This op-ed was co-authored by Pablo Garcia Quint, Technology and Innovation Policy Intern at Libertas Institute, and originally appeared in Daily Caller on November 27, 2023.
As the 2024 election gets closer, our ability to flag AI disinformation seems to many to be no better than when ChatGPT hit the scene a year ago. Even with an abundance of resources in the tech industry, the necessary technological solution to catch AI content 100 percent of the time simply doesn’t exist.
Some look to government regulation as a solution, but this isn’t a problem we can simply regulate away. Stringent AI rules will be powerless to stop bad actors from taking advantage of AI. Even an outright ban in the U.S. would create a vacuum that foreign actors would rush in to fill. As Tim Wu noted recently, we should “be wary of taking premature government action that fails to address concrete harms.”
That doesn’t mean all is lost, but practically speaking, the only way forward is through. Competitiveness and innovation have always been at the forefront of our country. AI disinformation shouldn’t be any different. Instead of wasting our energy setting up premature, inefficient, and powerless regulations, we should incentivize development in the AI detection space.
With the introduction of AI-generated material into broader online information, the capacity to quickly generate deceptive and timely disinformation is higher now than ever. This reality is clear when considering recent spikes online in AI-generated voice spoofs, AI-generated deep fake videos, and AI-generated deep fake images.
Fortunately, the market for AI detection is growing, and with it, a market for solutions. Google, for example, laid out a new rule to require political candidates to disclose when they use AI in political ads. Meta recently followed suit, adding disclosure requirements on AI-generated political advertisements across the company’s social media platforms, and barring political advertisers from using Meta’s generative AI advertising tools. Adobe is in the process of integrating “content credentials,” to let users decide what to believe based on the history of a traceable content’s creation.

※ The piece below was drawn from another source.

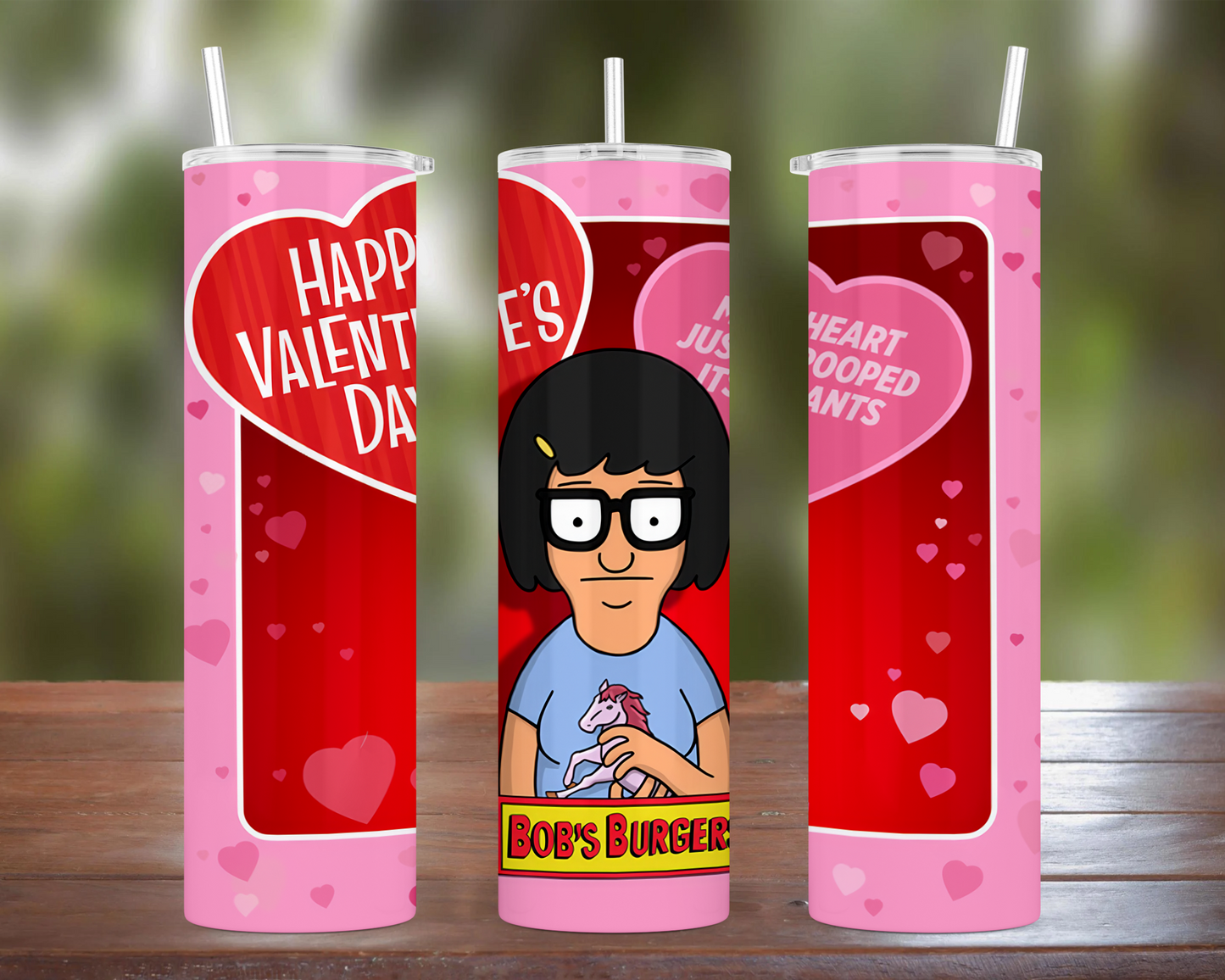 Bob's Burgers: Tina Valentines Day Tumbler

While industry approaches are largely based on watermarking, in which special identifiers are attached to content to trace IP addresses, smaller companies are coming up with different solutions. For instance, companies such as The New Provenance Project, The Content Blockchain Project, Democracy Notary, and many more integrate blockchain technologies into their systems. Startups like these offer a glimpse into the future of market solutions to identify AI disinformation.
Looking further into the future, researchers are also offering a diverse set of possibilities like embedding watermarks into blockchains or applying invisible noise to images and videos to create low-quality outputs in case the images are altered. Others have proposed detecting inconsistencies in head poses and facial expressions. Moving beyond mere content detection, some studies even suggest that crowd wisdom verification and blockchain storage can be combined to create a more robust system to identify and verify disinformation.
Of course, none of these approaches is perfectly effective. Watermarking can be broken, bypassed, washed out, and even added where it doesn’t belong. Adobe’s tracking and tagging concept is still optional and thus currently does nothing to dissuade bad actors. And novel solutions, like incorporating blockchain, suffer from variations of research gaps and false positives. But the market incentives to keep getting better at AI detection are there.
Our technological capability will improve, just like any other industry. But heavy-handed regulations and executive orders are doomed to fail. Certainly, as we look to the future, long-term solutions, industry standards, and regulatory frameworks for AI will be meaningful. But in the face of a rapidly approaching challenge, what’s needed is nothing short of a moonshot, and that’s something only the market can pull off.